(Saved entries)

----

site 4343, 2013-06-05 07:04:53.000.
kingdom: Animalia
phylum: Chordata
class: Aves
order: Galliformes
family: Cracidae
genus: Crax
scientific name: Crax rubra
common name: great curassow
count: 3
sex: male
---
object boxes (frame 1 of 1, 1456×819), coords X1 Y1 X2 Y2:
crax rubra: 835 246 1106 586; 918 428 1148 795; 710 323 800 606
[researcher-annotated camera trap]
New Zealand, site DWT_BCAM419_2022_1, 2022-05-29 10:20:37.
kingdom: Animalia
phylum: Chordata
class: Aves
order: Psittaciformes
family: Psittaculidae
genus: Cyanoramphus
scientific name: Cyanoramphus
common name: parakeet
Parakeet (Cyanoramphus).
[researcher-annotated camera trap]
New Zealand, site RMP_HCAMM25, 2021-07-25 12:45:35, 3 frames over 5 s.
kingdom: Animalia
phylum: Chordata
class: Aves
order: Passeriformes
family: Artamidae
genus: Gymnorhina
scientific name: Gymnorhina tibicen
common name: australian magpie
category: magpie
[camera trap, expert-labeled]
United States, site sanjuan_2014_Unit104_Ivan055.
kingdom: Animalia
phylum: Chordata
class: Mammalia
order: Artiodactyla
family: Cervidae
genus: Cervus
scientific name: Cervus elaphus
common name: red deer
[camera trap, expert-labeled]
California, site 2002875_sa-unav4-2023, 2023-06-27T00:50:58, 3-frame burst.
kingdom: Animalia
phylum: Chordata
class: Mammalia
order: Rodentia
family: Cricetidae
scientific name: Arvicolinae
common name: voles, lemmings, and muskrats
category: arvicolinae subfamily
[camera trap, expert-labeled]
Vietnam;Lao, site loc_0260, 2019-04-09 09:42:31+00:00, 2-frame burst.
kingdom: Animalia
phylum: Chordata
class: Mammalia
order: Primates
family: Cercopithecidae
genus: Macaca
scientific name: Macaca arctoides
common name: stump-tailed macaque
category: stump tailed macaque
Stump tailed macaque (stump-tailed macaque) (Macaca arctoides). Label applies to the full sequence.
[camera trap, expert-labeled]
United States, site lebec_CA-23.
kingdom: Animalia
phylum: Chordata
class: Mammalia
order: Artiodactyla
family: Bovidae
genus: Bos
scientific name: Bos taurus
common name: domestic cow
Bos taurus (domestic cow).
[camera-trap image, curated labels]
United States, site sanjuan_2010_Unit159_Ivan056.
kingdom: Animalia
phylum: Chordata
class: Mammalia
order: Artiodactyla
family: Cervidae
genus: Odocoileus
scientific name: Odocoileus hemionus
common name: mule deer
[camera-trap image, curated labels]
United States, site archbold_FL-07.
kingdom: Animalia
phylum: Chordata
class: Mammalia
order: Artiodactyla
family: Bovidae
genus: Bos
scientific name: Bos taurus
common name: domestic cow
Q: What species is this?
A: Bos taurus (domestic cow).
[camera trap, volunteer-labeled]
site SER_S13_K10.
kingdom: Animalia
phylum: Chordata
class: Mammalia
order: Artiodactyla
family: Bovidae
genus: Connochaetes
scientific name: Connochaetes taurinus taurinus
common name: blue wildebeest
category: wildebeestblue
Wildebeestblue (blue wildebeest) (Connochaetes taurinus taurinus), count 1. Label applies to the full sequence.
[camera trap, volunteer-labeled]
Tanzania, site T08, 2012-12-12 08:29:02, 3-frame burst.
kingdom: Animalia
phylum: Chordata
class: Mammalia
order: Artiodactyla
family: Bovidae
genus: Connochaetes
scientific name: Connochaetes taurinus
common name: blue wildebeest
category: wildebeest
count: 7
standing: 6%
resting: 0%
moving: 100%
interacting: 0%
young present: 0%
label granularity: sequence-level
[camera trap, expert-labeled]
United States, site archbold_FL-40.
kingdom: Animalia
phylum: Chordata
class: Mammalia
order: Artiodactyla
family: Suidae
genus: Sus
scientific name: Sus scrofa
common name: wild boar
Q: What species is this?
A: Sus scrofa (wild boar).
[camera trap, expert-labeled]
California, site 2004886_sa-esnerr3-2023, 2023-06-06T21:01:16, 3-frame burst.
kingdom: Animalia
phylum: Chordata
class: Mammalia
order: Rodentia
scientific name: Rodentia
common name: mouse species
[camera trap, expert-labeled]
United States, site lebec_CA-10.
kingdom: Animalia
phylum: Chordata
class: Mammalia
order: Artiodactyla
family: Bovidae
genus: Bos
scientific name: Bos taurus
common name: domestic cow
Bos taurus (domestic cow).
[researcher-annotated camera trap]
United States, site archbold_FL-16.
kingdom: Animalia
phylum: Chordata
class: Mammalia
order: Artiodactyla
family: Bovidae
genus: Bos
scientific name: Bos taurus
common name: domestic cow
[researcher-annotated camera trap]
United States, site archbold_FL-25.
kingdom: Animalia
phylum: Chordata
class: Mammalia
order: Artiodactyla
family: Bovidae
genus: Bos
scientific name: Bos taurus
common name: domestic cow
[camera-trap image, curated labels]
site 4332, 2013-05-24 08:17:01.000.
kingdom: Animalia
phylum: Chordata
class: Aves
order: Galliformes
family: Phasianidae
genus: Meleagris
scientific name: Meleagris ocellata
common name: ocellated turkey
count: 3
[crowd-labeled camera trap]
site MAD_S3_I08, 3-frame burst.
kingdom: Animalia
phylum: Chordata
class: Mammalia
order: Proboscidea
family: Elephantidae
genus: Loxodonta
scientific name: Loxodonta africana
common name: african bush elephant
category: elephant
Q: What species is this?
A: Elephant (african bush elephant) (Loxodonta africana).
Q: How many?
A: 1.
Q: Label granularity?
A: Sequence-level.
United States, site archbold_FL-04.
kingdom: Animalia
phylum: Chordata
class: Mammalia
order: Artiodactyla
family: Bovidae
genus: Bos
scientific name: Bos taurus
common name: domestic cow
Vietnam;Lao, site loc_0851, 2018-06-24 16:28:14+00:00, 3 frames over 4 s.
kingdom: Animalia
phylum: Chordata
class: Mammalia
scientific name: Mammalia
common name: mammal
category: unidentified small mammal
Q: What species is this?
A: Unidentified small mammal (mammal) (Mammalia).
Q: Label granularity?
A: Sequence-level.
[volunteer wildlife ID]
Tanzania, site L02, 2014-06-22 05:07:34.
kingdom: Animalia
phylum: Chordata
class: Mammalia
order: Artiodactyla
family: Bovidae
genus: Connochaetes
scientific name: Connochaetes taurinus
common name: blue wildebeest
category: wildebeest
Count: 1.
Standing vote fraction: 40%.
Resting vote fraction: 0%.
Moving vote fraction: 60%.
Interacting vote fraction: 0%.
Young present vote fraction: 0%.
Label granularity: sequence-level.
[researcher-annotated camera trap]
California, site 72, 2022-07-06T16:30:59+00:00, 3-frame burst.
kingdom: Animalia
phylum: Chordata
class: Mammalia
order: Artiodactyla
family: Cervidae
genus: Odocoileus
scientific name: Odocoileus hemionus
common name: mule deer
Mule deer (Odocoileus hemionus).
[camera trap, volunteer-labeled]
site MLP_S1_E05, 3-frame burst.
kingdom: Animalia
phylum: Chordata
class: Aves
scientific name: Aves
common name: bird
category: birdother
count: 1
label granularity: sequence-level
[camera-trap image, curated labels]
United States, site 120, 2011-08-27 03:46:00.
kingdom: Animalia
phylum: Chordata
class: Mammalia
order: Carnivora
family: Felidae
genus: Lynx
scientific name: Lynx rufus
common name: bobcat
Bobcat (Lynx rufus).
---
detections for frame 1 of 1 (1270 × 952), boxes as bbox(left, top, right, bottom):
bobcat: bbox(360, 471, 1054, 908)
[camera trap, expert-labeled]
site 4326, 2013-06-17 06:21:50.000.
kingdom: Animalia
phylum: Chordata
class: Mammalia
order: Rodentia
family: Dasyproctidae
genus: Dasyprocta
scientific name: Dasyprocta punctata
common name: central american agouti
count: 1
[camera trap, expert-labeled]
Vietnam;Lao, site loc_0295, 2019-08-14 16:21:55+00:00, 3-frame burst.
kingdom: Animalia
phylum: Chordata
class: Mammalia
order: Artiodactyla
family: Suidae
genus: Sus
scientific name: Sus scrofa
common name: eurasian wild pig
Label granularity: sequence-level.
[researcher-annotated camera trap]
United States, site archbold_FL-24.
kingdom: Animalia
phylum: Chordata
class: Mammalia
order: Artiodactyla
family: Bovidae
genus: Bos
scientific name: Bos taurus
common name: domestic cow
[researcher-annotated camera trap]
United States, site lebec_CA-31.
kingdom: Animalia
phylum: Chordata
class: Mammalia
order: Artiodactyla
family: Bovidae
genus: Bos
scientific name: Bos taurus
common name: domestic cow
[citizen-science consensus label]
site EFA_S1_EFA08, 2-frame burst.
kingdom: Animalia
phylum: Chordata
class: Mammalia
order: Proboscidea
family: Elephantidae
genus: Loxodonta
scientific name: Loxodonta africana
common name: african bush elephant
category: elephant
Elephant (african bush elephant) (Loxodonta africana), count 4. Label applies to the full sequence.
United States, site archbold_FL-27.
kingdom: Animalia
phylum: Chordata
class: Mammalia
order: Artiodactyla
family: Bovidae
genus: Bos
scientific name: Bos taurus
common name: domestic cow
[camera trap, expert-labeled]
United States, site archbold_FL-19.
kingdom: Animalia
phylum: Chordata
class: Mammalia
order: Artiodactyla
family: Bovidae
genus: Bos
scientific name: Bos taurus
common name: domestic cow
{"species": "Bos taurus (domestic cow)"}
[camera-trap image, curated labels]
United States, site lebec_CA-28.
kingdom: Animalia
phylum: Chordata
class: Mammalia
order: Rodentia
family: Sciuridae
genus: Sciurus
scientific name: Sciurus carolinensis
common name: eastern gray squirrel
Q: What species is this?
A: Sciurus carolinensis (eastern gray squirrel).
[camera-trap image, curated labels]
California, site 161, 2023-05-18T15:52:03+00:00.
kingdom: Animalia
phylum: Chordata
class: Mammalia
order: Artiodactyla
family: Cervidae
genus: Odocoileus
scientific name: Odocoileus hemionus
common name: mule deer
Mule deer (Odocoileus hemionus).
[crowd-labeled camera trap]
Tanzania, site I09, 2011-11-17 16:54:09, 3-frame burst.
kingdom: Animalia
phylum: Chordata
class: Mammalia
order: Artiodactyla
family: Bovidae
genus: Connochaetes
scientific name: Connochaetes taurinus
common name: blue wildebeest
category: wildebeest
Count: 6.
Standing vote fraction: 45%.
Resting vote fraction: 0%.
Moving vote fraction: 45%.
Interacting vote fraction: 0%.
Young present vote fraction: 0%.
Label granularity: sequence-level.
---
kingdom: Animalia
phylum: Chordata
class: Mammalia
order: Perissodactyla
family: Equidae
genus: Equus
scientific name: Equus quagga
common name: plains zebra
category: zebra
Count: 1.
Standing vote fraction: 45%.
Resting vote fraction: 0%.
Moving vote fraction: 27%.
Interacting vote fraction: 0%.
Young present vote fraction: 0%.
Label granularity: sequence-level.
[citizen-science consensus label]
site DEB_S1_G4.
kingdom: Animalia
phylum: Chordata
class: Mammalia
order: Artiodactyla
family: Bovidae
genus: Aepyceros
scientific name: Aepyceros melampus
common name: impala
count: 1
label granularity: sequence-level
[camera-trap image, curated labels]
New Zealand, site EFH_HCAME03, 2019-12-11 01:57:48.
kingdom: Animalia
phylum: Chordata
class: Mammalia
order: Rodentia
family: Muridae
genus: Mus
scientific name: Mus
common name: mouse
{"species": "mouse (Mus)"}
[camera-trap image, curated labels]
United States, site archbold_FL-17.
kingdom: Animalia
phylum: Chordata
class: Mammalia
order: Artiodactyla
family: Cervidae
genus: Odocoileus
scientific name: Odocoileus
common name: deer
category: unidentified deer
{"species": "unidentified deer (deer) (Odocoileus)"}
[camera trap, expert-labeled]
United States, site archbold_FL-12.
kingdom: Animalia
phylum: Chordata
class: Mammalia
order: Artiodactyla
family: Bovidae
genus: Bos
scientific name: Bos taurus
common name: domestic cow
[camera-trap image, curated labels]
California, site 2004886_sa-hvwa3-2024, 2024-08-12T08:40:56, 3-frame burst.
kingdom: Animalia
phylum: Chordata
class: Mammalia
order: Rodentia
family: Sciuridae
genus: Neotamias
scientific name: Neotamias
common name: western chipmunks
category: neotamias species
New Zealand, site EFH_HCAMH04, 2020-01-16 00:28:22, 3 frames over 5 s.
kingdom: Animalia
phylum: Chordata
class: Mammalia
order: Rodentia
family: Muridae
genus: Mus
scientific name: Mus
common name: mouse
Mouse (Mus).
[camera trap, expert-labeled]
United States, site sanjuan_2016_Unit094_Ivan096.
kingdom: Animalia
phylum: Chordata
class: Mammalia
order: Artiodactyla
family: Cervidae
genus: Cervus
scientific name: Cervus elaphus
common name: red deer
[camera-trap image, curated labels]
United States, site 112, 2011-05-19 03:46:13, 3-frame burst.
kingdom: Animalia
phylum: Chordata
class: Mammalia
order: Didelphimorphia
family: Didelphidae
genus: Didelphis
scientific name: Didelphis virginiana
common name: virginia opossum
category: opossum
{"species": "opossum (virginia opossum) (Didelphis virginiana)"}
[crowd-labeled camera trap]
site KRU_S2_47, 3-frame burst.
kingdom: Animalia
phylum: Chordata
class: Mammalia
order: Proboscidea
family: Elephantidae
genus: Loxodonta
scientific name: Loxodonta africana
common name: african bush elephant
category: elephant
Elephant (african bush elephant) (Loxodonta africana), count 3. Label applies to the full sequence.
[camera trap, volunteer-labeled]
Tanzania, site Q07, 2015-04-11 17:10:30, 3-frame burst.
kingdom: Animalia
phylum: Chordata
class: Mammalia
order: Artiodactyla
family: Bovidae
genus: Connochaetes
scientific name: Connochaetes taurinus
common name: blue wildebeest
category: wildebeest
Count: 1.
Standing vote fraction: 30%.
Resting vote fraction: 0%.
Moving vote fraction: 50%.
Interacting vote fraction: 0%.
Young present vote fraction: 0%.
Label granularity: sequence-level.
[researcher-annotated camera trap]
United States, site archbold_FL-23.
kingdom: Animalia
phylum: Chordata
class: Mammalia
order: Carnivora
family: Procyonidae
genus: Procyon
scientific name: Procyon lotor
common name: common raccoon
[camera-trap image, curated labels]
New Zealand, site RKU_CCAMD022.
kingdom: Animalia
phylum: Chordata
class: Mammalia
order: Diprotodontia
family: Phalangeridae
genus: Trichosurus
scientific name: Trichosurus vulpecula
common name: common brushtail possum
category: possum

----

Begin at the line above that has "scientific name: Connochaetes taurinus taurinus" and stop after the line that has "interacting: 0%", copying each line exactly and adding nothing else.

_Problem solution:_
scientific name: Connochaetes taurinus taurinus
common name: blue wildebeest
category: wildebeestblue
Wildebeestblue (blue wildebeest) (Connochaetes taurinus taurinus), count 1. Label applies to the full sequence.
[camera trap, volunteer-labeled]
Tanzania, site T08, 2012-12-12 08:29:02, 3-frame burst.
kingdom: Animalia
phylum: Chordata
class: Mammalia
order: Artiodactyla
family: Bovidae
genus: Connochaetes
scientific name: Connochaetes taurinus
common name: blue wildebeest
category: wildebeest
count: 7
standing: 6%
resting: 0%
moving: 100%
interacting: 0%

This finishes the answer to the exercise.